Напрасный труд, говорил он про себя: – напрасно я старалось забыть покойницу. Впрочем, теперь я обручен с другой; и она, при всех своих добродетелях, все не та, которой…»
И Гарлей вдруг замолчал, почувствовав, как совесть упрекнула его.
«Поздно уже думать об этом! Теперь остается мне только составить счастье существа, которому посвятил я всю мою жизнь но…»
Гарлей вздохнул, сказав эти слова. Подъехав за довольно близкое расстояние к дому Риккабокка, он оставил свою лошадь у гостиницы и пешком отправился между захиревшими кустарниками к угрюмому четырех-угольному зданию, которое, по словам Леонарда, служило Риккабокка новым убежищем. Долго простоял Гарлей у ворот, не получив ответа на свой призыв. Наконец, после третьего звонка, послышались тяжелые шаги; вслед за тем калитка немного отделилась от ворот, в отверстии показался черный глаз, и чей-то голос, на ломаном английском языке, спросил: «кто там? – «Лорд л'Эстрендж; и если я не ошибаюсь, что здесь живет человек, которого мне нужно видеть, то этого имени весьма достаточно, чтобы впустить меня».
Дверь распахнулась так быстро, как растворялась дверь в таинственной пещере арабских сказок, при звуке слов: Сезам, отопрись!

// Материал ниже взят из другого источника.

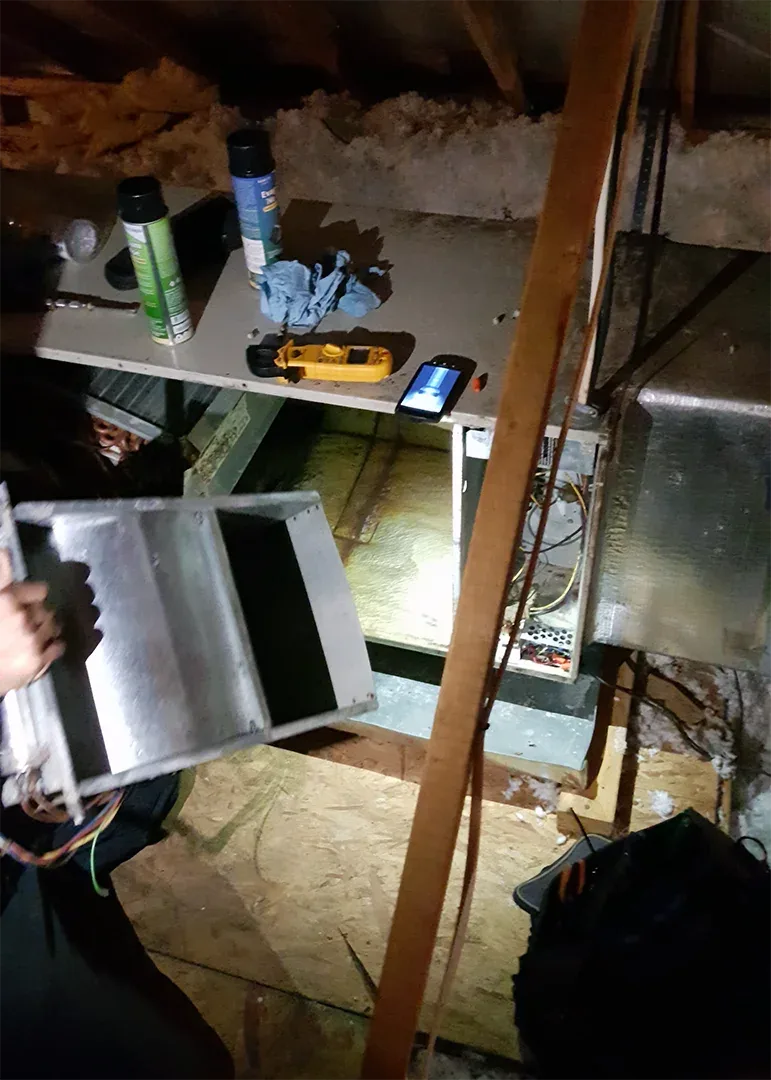 A technician working on ductwork in an attic, with a meter and sealant on a board beside the opening
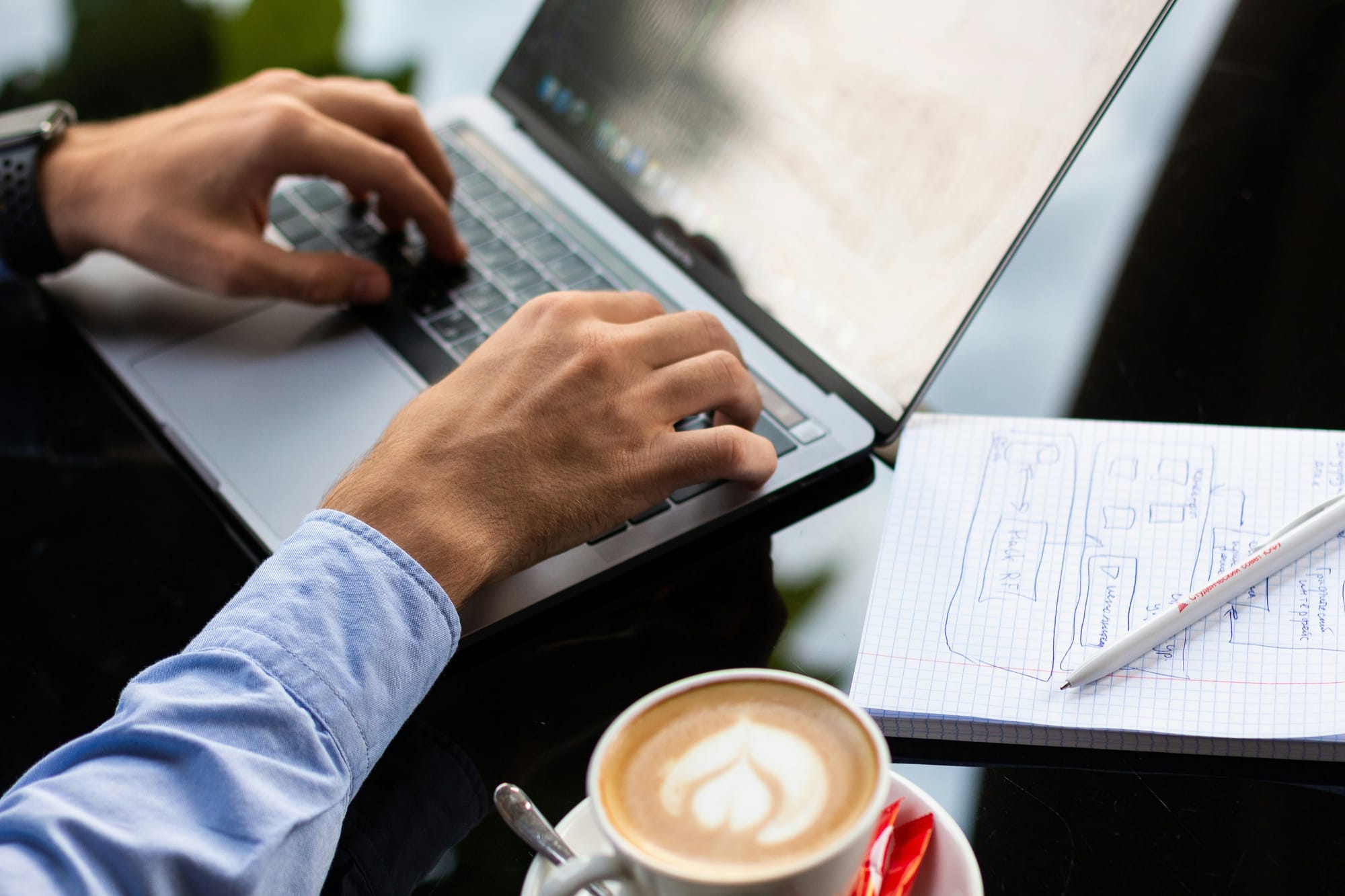 man with notes working on content repurposing workflow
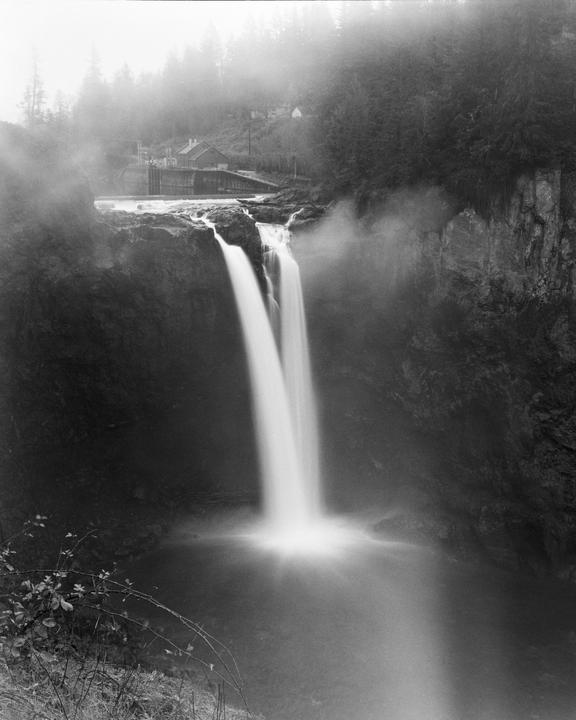 A long exposure captures a waterfall cascading into a pool below, with a building and forest visible through mist in the background.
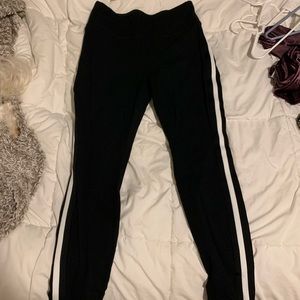 Black leggings with white strip down side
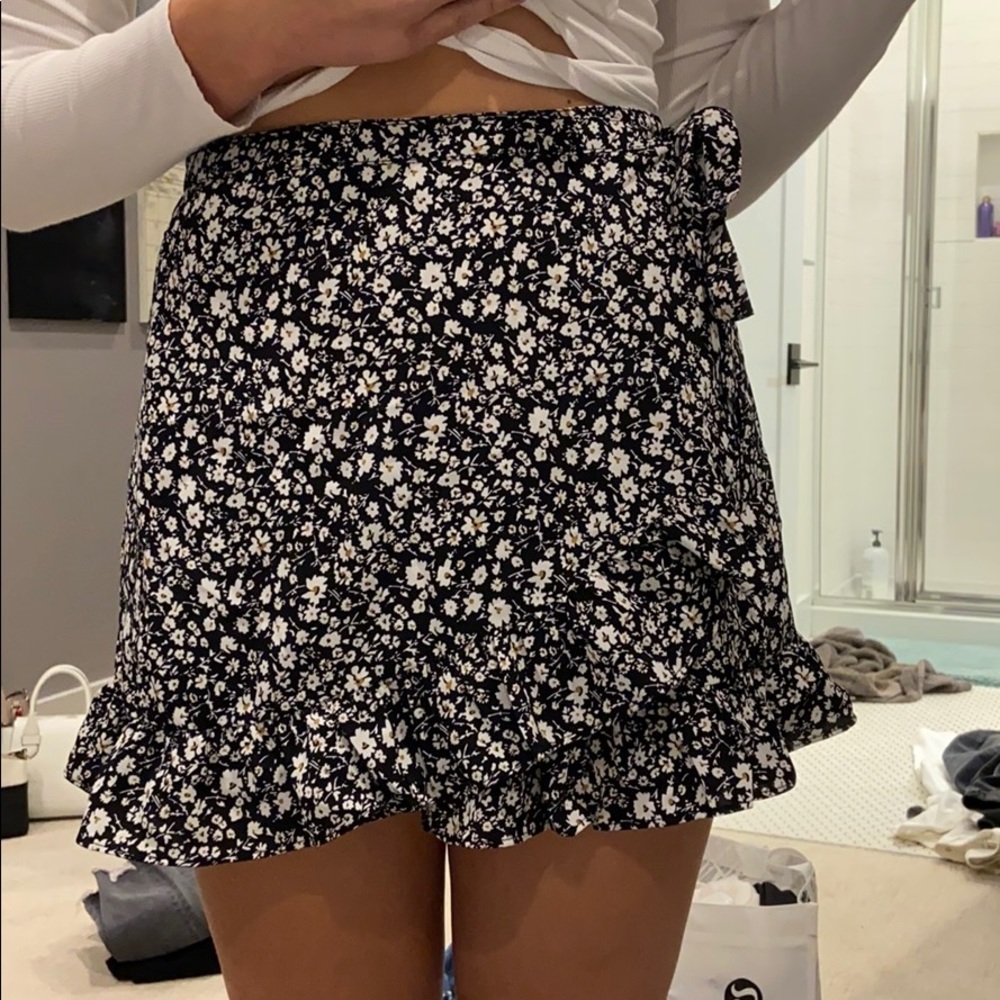 A floral black skirt with white flowers.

Джакомо, рыдая от радости, восклицал на своем родном языке:
– Праведное небо! Святый Джакомо! ты услышал наконец мою молитву! Теперь мы спасены!
И, опустив мушкетон, который взят был верным слугой для предосторожности, Джакомо, по обычаю своих соотечественников, поцаловал руку Гарлея, в знак душевного приветствия.

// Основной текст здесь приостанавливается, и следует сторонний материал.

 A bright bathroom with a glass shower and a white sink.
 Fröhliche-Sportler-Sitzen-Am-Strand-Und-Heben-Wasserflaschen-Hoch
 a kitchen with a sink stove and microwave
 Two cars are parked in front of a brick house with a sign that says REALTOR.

– Где же твой патрон? спросил Гарлей, вступая в пределы укрепленного здания.
– Он сию минуту вышел; впрочем, он скоро возвратится. Ведь вы дождетесь его?
– Разумеется. А какая это лэди, которую я видел в отдаленном конце сада?
– Ах, Боже мой! да это наша синьорина. Я побегу сказать ей, что вы приехали.
– Что я приехал! но вед она не знает меня, даже и по имени.
– Ах, синьор, вощможно ли так думать? Как чисто она говорила со мной о вас! не раз я слышал, как она молила святую Мадонну ниспослать на вас благословение, – и каким пленительным голосом!
– Постой же, я сам отрекомендуюсь ей. Ступай в дом, а мы в саду подождем возвращения патрона; к тому же я хочу подышат чистым воздухом.
Сказав это, Гарлей оставил Джакомо и подошел к Виоланте.
Бедное дитя, в своей уединенной прогулке в более мрачных местах скучного сада, освободилось за несколько минут от взоров Джакомо, пока он ходил опирать калитку, и, не зная опасений, которых предметом была она сама, почувствовала детское любопытство при звуках колокольчика и при виде незнакомого человека в серьёзном и дружеском разговоре с несообщительным Джакомо.
В то время, как Гарлей приближался к Виоланте, с той утонченной грацией в своих движениях, которая принадлежала исключительно ему, сердце Виоланты трепетало, – почему? она сама не могла дать себе отчета в этом ощущении. Она не нашла в Гарлее сходства с портретом, написанным её отцом по одним воспоминаниям о ранней юности Гарлея. Она терялась в догадках касательно незнакомца, но при всем том чувствовала, как румянец выступал на её лице, и, неробкая от природы, она отвернулась в сторону, с чувством безотчетного страха.
– Извините, синьорина, мою нескромность, сказал Гарлей по итальянски, – пользуясь старинной дружбой вашего родителя, я не считаю себя чужим для вас человеком.
Виоланта устремила на него черные своя глаза, такие умные и невинные, – глаза, полные изумления, но изумления приятного. В свою очередь, и Гарлей стоял перед ней удивленный и почти пораженный пленительной, дивной красотой её.
– Друг моего отца? сказала Виоланта, колеблясь: – я еще никогда не видела вас!
– Извините, синьорина, сказал Гарлей, и на губах его показалась улыбка, выражавшая его врожденное расположение духа – улыбка полу-насмешливая, полу-грустная: – в этом случае вы говорите неправду: вы видали меня прежде и принимали меня несравненно радушнее….
– Что вы говорите, синьор! сказала Виоланта, более и более изумляясь, а вместе с тем и румянец на щеках становился ярче и ярче.
Гарлей, который успел уже оправиться от первого впечатления, произведенного на него красотой Виоланты, и который смотрел на нее, как вообще смотрят мужчины на молоденьких девушек, – скорее, как на ребенка, чем на женщину – позволял себе извлечь некоторое удовольствие из её замешательства, в его характере было, что чем серьёзнее и печальнее чувствовал он на душе, тем более желал он доставить игривости и причудливости своему юмору.